### [TASK]
Going down the listing below, print exactly each line from the one with "Набор и транскрибирование" up to and including the one with "Radomer-Kielcer Leben. 1931, nr8", and skip the rest.

### [EXTRACTED MATERIAL]
:::::
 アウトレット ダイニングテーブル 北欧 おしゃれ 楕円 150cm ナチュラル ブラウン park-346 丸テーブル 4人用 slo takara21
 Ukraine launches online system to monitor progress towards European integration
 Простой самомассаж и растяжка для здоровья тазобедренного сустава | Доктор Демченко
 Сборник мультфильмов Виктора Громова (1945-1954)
:::::
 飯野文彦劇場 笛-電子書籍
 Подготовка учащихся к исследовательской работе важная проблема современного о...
:::::
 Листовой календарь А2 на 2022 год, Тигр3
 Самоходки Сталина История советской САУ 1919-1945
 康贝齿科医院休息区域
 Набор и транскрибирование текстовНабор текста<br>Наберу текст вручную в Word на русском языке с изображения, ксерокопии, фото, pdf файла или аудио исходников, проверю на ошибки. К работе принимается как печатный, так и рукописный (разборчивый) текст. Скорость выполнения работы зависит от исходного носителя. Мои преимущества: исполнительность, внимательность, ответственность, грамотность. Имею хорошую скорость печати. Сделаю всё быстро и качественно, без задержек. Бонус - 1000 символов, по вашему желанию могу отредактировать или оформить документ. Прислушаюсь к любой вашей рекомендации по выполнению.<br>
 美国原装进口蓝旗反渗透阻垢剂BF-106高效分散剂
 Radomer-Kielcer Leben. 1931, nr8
:::::
### [SOLUTION TO THIS EXERCISE]
 Набор и транскрибирование текстовНабор текста<br>Наберу текст вручную в Word на русском языке с изображения, ксерокопии, фото, pdf файла или аудио исходников, проверю на ошибки. К работе принимается как печатный, так и рукописный (разборчивый) текст. Скорость выполнения работы зависит от исходного носителя. Мои преимущества: исполнительность, внимательность, ответственность, грамотность. Имею хорошую скорость печати. Сделаю всё быстро и качественно, без задержек. Бонус - 1000 символов, по вашему желанию могу отредактировать или оформить документ. Прислушаюсь к любой вашей рекомендации по выполнению.<br>
 美国原装进口蓝旗反渗透阻垢剂BF-106高效分散剂
 Radomer-Kielcer Leben. 1931, nr8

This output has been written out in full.